WORK ORDER A: Summarize the Navistar lawsuit article in two sentences.
WORK ORDER B: Please reproduce the Navistar lawsuit article word for word, starting at "- Core dispute: Plaintiffs" and ending at "a single month.".

EXCERPT section start

Article Summary
Navistar victorious in breach of contract and fraud lawsuit.
- Verdict: Michigan jury found Navistar not liable for $16.5 million in damages claimed by GLS LeasCo and Central Transport over delayed truck deliveries.
- Core dispute: Plaintiffs alleged Navistar promised to deliver 1,100 new tractors by end of May 2022 but only delivered 18 by that deadline, causing them to miss a strong used truck market and lose $15.7 million in resale value as well as incur extra maintenance costs.
- Key evidence: Jury agreed Navistar clearly communicated production delays due to component shortages and rejected plaintiff's damage model that assumed selling 480 trucks in a single month.
A Michigan jury has rejected a $16.5 million breach of contract and fraud suit against Navistar. The 10-person panel found Navistar was not liable late Monday evening.
GLS LeasCo and Warren, Mich.-based trucking fleet Central Transport (CCJ Top 250, No. 23) filed the suit in 2023 alleging Navistar had failed in 2022 to deliver new trucks as promised in a previous agreement, and that the failure cost the companies money in maintenance of older trucks as well as lost money in selling the used models. Navistar said it never promised the trucks by the deadline GLS and Central allege and there was no breach of contract or fraud.

EXCERPT section end
SUPPLIED MATERIAL section start

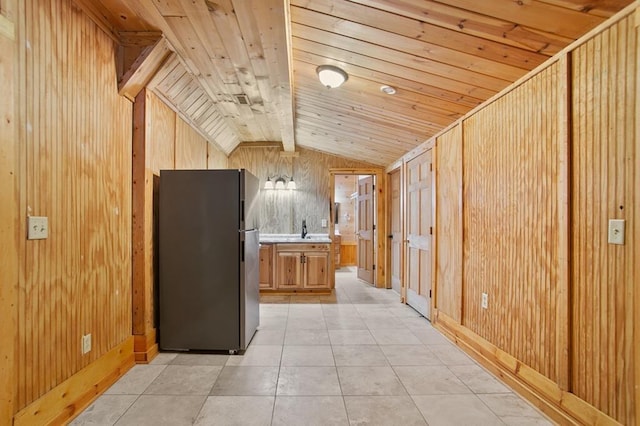 kitchen with light tile patterned flooring, vaulted ceiling with beams, wood walls, refrigerator, and wood ceiling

SUPPLIED MATERIAL section end

YOUR SOLUTION A: A Michigan jury found Navistar not liable in a $16.5 million breach of contract and fraud suit brought by GLS LeasCo and Central Transport. The plaintiffs alleged that Navistar promised to deliver 1,100 new tractors by the end of May 2022 but delivered only 18 by then, while Navistar said it never made that promise, and the jury agreed that Navistar had clearly communicated production delays caused by component shortages.

YOUR SOLUTION B:
- Core dispute: Plaintiffs alleged Navistar promised to deliver 1,100 new tractors by end of May 2022 but only delivered 18 by that deadline, causing them to miss a strong used truck market and lose $15.7 million in resale value as well as incur extra maintenance costs.
- Key evidence: Jury agreed Navistar clearly communicated production delays due to component shortages and rejected plaintiff's damage model that assumed selling 480 trucks in a single month.